Aim of the task:
Each line of the data must be set down again without a single difference.

Supplied material:
##############################
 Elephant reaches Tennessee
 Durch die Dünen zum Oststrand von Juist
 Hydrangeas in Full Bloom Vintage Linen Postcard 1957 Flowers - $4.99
##############################
Response:
 Elephant reaches Tennessee
 Durch die Dünen zum Oststrand von Juist
 Hydrangeas in Full Bloom Vintage Linen Postcard 1957 Flowers - $4.99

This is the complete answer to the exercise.